**EXERCICE 1:** Recopiez à l'identique le passage du texte sur Camus compris entre « A Alger où il » et « affûter sa philosophie. », ces deux bornes incluses.

**SECTION DE TEXTE:**
▼

Trois jours après les fêtes de fin d'année, le 3 janvier 1960, le sémillant Albert Camus offre des billets de train à sa famille avec la promesse de les rejoindre à Paris, par voiture, en compagnie de son ami et éditeur Michel Gallimard. Camus va à Paris ? Non… Il va à la morgue !
Durant les quarante-huit heures qui le sépare de la mort, Camus replonge dans sa vie passée entre déchirures, blessures, combats et espoirs.
Tel est le parcours que nous livre brillamment le journaliste et écrivain José Lenzini dans un récit à la fois doux et poignant, construit à base de flash-back récurrent. Les derniers jours de la vie d'Albert Camus est saisissant par la fluidité de son style dont l'élégance nous prend gracieusement en main pour un périple sans halte ; revisiter l'œuvre et la vie de l'un des monuments de la littérature mondiale à la fois adulé et controversé à l'instar de ceux qui sont allés au faîte de la gloire. Né près d'Annaba, à Mondovi en 1913, Camus est vite devenu orphelin de père et recueilli par les bras inhospitalier d'une enfance d'une extrême pauvreté.
A Alger où il est venu vivre en compagnie de sa famille, le futur auteur de "L'Étranger" montre des dons secrets pour le football et s'engage par la plume sur des questions qui lui tiennent à cœur. Malgré une tuberculose qui mine ses poumons, il n'a rarement manqué de souffle ! A 21 ans, il adhère au parti communiste algérien et dans la foulée, il amorce une aventure journalistique au sein d'Alger-Républicain où il trouve le tremplin idéal pour asseoir son style et affûter sa philosophie.
Jaloux de sa liberté, iconoclaste hors pair, Camus quitte le parti communiste pour un différend de hiérarchie comme pour donner un coup de pied dans la fourmilière mais reste attachant à son combat militant en faveur des démunis et autres sans voix ponctuée notamment par une série de reportages intitulée : misère de la Kabylie. Même en mai 1945, il est l'un des rares à s'insurger contre le "cruel bâton" usité par l'ordre colonial après l'épuisement de "la carotte".

▲

**ENTRÉES EXTRAITES:**
▼

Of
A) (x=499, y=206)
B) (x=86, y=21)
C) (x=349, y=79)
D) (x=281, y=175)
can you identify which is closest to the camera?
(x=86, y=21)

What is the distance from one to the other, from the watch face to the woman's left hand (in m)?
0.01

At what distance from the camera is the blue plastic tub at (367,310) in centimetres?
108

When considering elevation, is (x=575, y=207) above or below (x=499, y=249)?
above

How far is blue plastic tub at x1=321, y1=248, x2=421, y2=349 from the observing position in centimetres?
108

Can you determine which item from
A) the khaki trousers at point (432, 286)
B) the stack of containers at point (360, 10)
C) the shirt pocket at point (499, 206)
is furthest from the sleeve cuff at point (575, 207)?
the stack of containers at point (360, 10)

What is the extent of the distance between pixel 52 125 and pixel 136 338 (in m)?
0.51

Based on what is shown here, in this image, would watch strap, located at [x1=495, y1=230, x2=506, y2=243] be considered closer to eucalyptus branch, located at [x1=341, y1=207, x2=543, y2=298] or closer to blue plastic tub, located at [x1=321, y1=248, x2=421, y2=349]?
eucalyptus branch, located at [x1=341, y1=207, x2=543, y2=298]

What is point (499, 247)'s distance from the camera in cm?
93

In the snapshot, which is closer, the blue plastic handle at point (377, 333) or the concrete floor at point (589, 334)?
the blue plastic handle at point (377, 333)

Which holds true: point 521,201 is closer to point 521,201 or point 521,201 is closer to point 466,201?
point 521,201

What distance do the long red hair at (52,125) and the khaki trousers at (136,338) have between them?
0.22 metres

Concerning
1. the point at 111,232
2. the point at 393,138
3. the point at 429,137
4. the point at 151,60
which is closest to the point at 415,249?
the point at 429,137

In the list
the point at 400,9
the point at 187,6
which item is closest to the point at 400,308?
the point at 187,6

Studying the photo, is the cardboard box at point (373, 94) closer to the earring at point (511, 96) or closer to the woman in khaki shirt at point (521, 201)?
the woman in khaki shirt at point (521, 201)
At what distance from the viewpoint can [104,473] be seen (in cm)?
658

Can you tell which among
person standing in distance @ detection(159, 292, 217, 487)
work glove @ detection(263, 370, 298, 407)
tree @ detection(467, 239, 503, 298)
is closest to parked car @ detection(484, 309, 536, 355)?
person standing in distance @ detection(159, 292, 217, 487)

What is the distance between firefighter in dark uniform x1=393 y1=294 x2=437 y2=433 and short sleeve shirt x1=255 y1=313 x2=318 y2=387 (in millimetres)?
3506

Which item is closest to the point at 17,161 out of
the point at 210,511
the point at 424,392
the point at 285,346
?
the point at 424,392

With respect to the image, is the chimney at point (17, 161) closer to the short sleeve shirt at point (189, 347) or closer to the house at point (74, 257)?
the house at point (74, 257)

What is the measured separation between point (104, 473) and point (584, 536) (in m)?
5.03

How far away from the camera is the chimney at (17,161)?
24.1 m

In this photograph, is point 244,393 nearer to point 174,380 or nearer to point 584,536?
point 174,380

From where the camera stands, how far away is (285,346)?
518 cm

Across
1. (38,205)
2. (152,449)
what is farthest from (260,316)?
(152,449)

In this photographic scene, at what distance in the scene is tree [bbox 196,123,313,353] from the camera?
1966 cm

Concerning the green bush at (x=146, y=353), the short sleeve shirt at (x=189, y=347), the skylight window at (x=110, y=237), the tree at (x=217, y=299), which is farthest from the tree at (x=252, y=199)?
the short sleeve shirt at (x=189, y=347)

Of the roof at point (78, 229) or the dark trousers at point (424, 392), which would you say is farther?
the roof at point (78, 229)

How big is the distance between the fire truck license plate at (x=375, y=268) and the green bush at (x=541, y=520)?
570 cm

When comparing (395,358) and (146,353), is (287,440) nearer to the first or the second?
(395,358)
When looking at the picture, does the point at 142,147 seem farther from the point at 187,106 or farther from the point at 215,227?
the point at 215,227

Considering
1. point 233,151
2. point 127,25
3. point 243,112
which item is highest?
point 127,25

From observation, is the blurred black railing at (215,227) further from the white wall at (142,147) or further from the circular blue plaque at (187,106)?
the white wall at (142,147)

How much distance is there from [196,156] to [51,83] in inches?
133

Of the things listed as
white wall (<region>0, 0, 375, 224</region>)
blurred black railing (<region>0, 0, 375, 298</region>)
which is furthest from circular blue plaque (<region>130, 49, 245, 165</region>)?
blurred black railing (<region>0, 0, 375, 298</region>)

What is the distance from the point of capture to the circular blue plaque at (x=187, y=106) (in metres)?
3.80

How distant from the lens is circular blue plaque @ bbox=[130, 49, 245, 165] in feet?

▲

**EXERCICE 2:** Relevez dans la liste chaque ligne qui contient la chaîne « trousers ».

**RÉPONSE COMPLÈTE 1:**
A Alger où il est venu vivre en compagnie de sa famille, le futur auteur de "L'Étranger" montre des dons secrets pour le football et s'engage par la plume sur des questions qui lui tiennent à cœur. Malgré une tuberculose qui mine ses poumons, il n'a rarement manqué de souffle ! A 21 ans, il adhère au parti communiste algérien et dans la foulée, il amorce une aventure journalistique au sein d'Alger-Républicain où il trouve le tremplin idéal pour asseoir son style et affûter sa philosophie.

**RÉPONSE COMPLÈTE 2:**
A) the khaki trousers at point (432, 286)
What distance do the long red hair at (52,125) and the khaki trousers at (136,338) have between them?
Of the roof at point (78, 229) or the dark trousers at point (424, 392), which would you say is farther?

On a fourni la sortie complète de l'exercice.